This week, the Media Preservation Unit at NYU Libraries launched a new YouTube channel to stream recently-scanned films from the NYU Special Collections. To kick it off this week, the library has been honoring the confluence of Preservation Week and May Day by posting a union film each day from the recently scanned National Maritime Union Photographs collection.
Released between 1945 and 1959, the films hold a great deal of historical fascination while retaining much of their original power. As the low pay and poor working conditions of many essential workers are underscored during the COVID-19 pandemic, and in this time when fascism is a real and present threat, it's good to hear some good old fashioned union rhetoric on organization and solidarity. And in the era of "Make America Great Again," it is certainly hopeful to look back sixty-plus years, and see that even in those imaginary "good old days" there were voices fighting for equality, unity, and respect for all people.
These films are currently available to stream:
Americans at Work (1959) - Produced by Norwood Studios for the AFL-CIO, the documentary series Americans at Work explored different jobs and described the work of those professions through proud narration and striking photography. Other episodes covered bookbinders, barbers, hotel workers, telephone linemen, seabees, television workers, and many more vocations. This installment focuses on all of the people who work onboard ships: captains, mates, engineers, cleaners, stewards, tug operators, and more.
The Fight for Maritime Unity (1946-47) - This film speaks to the need for solidarity between all maritime unions, vividly recounting the 1934 West Coast waterfront strike, which culminated in a police riot in which two workers were killed, and led to further strikes and greater solidarity. Includes a great score with union hymns performed by Pete Seeger and Joe Jaffe, and a filmed introduction by Joseph Curran, president of the NMU.

# INFORMATION SHOWN:
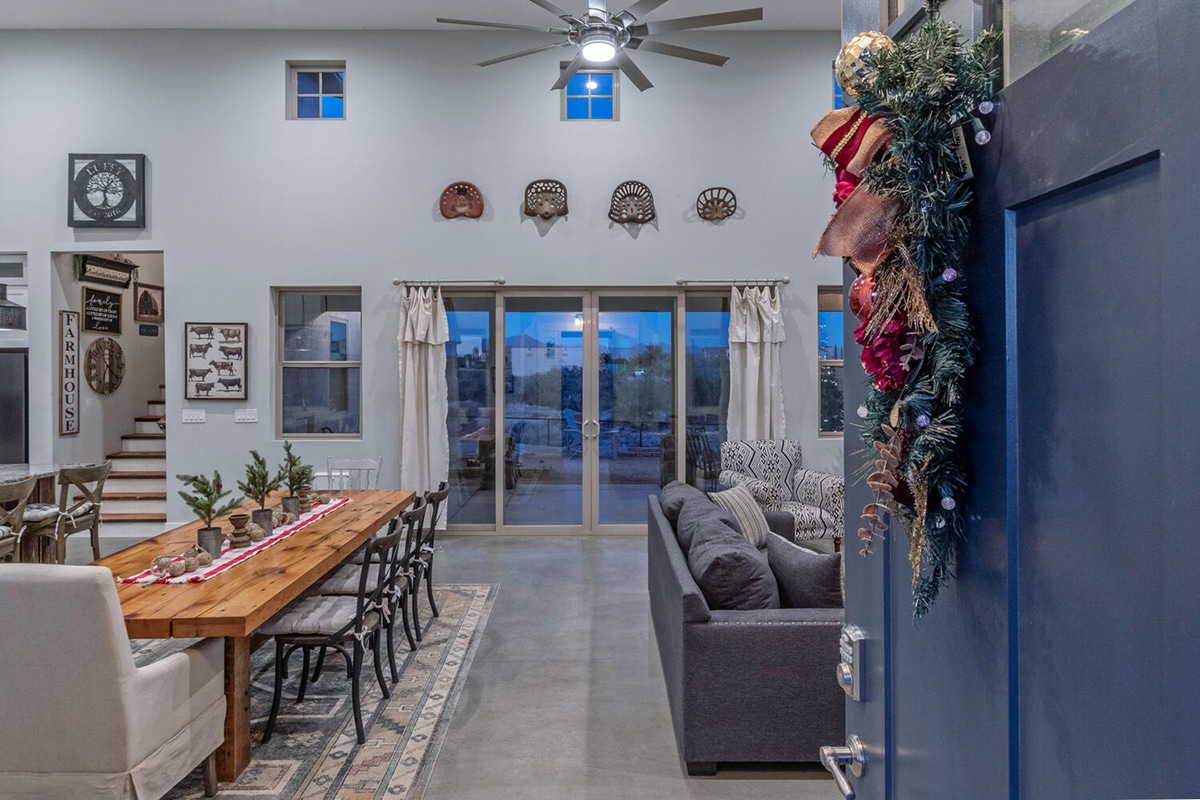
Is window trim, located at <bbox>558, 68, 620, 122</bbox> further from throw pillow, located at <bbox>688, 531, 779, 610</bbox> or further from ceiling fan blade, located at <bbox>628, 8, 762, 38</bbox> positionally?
throw pillow, located at <bbox>688, 531, 779, 610</bbox>

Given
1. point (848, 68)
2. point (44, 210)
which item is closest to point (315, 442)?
point (44, 210)

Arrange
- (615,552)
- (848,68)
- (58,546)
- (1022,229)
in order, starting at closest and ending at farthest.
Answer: (1022,229) → (848,68) → (58,546) → (615,552)

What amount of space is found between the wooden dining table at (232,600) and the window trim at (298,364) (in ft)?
10.1

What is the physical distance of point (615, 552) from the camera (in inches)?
225

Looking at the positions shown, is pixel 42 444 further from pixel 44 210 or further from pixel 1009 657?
pixel 1009 657

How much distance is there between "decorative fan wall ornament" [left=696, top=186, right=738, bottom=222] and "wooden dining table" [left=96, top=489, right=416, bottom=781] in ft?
14.1

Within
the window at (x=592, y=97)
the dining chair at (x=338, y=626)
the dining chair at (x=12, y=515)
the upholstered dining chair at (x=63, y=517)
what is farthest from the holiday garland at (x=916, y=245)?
the window at (x=592, y=97)

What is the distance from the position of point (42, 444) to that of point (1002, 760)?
7.71m

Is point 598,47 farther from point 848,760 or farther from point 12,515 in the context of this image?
point 12,515

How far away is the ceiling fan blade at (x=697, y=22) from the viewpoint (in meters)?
3.54

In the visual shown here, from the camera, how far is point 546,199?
615cm

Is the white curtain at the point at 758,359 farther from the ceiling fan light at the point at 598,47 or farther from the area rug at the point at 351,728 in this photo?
the area rug at the point at 351,728

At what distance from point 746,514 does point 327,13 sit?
542 cm

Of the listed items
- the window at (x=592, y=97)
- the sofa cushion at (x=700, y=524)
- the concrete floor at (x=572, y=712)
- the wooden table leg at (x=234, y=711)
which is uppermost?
the window at (x=592, y=97)
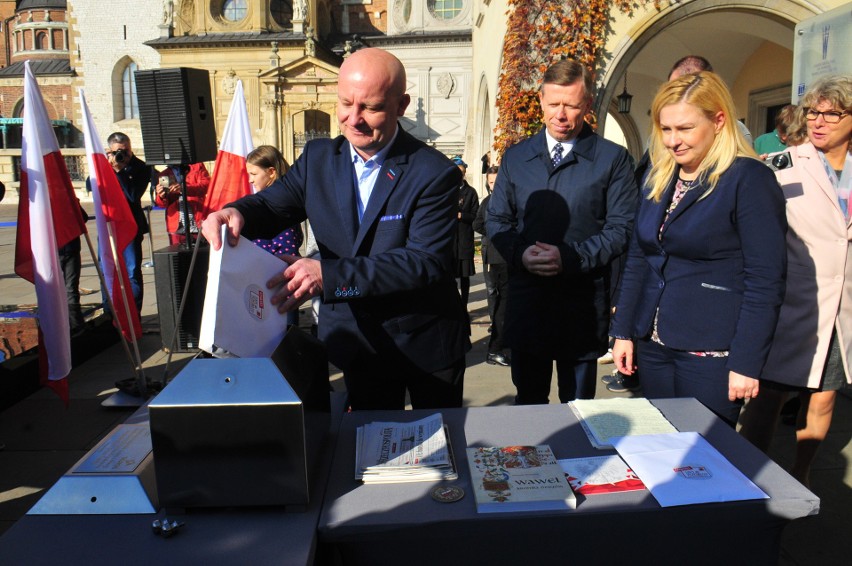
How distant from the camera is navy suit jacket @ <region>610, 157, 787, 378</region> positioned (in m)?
2.22

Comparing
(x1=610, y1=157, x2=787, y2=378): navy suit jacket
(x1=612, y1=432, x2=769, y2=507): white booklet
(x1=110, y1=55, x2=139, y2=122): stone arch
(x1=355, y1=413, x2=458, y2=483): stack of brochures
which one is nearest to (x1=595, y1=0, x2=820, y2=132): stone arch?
(x1=610, y1=157, x2=787, y2=378): navy suit jacket

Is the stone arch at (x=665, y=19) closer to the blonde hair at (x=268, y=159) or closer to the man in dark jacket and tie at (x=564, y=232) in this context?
the blonde hair at (x=268, y=159)

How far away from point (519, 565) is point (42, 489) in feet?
10.2

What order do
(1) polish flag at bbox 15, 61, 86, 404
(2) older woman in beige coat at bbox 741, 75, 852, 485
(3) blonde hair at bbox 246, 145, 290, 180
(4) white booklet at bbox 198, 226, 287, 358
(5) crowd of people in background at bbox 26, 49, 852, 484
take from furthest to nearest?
(3) blonde hair at bbox 246, 145, 290, 180 < (1) polish flag at bbox 15, 61, 86, 404 < (2) older woman in beige coat at bbox 741, 75, 852, 485 < (5) crowd of people in background at bbox 26, 49, 852, 484 < (4) white booklet at bbox 198, 226, 287, 358

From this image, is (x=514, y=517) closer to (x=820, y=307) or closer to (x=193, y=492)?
(x=193, y=492)

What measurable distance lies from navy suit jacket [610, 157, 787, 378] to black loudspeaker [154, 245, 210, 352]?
4.42m

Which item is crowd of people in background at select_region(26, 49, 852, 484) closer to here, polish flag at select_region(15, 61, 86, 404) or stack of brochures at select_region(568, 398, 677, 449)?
stack of brochures at select_region(568, 398, 677, 449)

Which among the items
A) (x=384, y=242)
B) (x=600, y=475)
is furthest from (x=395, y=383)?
(x=600, y=475)

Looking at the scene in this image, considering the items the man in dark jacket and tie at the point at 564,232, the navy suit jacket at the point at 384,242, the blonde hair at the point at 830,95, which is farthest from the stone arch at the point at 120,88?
the blonde hair at the point at 830,95

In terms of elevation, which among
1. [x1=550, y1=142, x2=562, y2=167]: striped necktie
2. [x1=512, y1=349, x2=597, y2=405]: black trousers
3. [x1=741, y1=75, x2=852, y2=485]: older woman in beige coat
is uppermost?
[x1=550, y1=142, x2=562, y2=167]: striped necktie

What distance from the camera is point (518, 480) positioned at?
1.70 meters

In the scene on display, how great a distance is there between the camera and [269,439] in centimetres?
151

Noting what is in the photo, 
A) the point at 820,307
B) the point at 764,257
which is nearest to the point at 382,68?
the point at 764,257

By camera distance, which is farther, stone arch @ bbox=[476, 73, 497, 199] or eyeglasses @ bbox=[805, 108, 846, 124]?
stone arch @ bbox=[476, 73, 497, 199]
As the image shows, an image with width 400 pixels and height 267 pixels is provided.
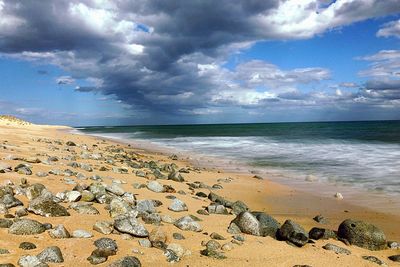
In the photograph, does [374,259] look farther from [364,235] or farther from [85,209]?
[85,209]

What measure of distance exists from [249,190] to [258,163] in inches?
324

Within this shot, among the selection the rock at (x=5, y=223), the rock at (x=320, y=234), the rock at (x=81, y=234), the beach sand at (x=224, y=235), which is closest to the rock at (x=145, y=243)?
the beach sand at (x=224, y=235)

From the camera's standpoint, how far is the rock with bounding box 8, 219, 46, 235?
5055 mm

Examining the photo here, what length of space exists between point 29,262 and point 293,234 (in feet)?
13.7

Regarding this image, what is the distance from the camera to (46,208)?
5961mm

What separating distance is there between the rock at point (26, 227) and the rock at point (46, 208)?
2.02ft

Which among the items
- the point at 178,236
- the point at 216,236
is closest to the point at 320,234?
the point at 216,236

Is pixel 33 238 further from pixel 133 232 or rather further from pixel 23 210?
pixel 133 232

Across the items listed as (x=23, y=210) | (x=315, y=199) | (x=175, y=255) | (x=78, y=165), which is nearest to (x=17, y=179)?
(x=23, y=210)

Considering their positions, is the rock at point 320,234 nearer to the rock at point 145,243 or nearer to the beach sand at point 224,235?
the beach sand at point 224,235

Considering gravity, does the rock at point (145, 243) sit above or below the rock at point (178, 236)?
above

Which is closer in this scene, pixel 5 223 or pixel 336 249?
pixel 5 223

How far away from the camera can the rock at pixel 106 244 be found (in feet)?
16.3

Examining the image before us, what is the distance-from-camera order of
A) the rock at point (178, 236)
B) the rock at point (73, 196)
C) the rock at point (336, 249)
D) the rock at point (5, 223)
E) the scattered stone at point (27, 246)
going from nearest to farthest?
the scattered stone at point (27, 246) → the rock at point (5, 223) → the rock at point (178, 236) → the rock at point (336, 249) → the rock at point (73, 196)
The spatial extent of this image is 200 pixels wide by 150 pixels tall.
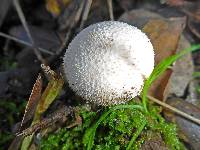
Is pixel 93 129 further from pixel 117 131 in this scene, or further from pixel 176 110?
pixel 176 110

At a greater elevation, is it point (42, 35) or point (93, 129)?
point (42, 35)

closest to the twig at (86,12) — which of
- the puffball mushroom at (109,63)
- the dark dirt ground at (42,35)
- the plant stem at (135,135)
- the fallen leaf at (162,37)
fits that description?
the dark dirt ground at (42,35)

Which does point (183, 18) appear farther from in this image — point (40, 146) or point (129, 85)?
point (40, 146)

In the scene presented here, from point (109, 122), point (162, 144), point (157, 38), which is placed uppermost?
point (157, 38)

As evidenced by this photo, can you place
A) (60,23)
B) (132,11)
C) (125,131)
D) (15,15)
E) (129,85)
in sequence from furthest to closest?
(15,15), (60,23), (132,11), (125,131), (129,85)

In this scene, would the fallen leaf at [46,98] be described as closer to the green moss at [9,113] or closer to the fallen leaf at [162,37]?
the green moss at [9,113]

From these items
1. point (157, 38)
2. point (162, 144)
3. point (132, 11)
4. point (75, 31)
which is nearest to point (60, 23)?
point (75, 31)

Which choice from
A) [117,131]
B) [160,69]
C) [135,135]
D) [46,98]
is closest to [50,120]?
[46,98]

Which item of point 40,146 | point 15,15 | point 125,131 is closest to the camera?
point 125,131

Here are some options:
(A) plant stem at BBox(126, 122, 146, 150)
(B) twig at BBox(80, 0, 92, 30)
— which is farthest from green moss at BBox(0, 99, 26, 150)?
(A) plant stem at BBox(126, 122, 146, 150)
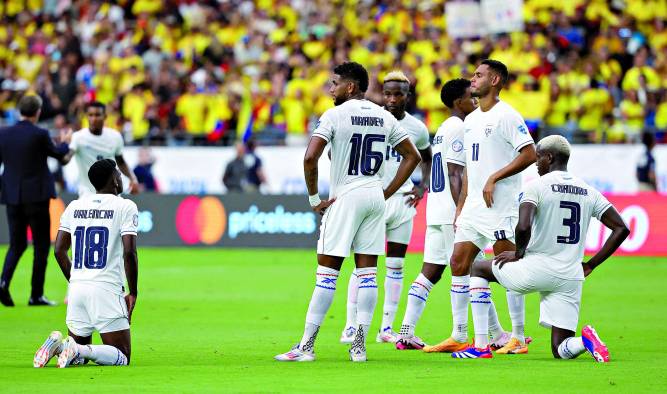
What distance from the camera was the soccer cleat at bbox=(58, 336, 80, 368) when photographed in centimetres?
931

# WHAT THE TASK REQUIRES:
Continue the piece on the NYU Libraries union films from where it stops.

# EXERCISE OUTPUT:
Guilty Men (1945) - This is an installment of the National Film Board of Canada’s The World in Action documentary series (you can read a good piece on the series on the NFB’s own site here), but not available to stream from the NFB, and little mentioned online. An early film to address the Holocaust head-on, Guilty Men focuses on the Nuremberg Tribunals — still underway at the time of the film’s release — and explores the then-novel process of trying war criminals. Less obviously labor-related than the other films here, this print is contextualized by a written prologue from the NMU which points to trade unionism as the first anti-fascist bulwark cut off by the Nazis, and draws lines between Nazism and rising fascist tendencies post-war.
Do be warned that Guilty Men contains horrific scenes of Nazi-related brutality and death.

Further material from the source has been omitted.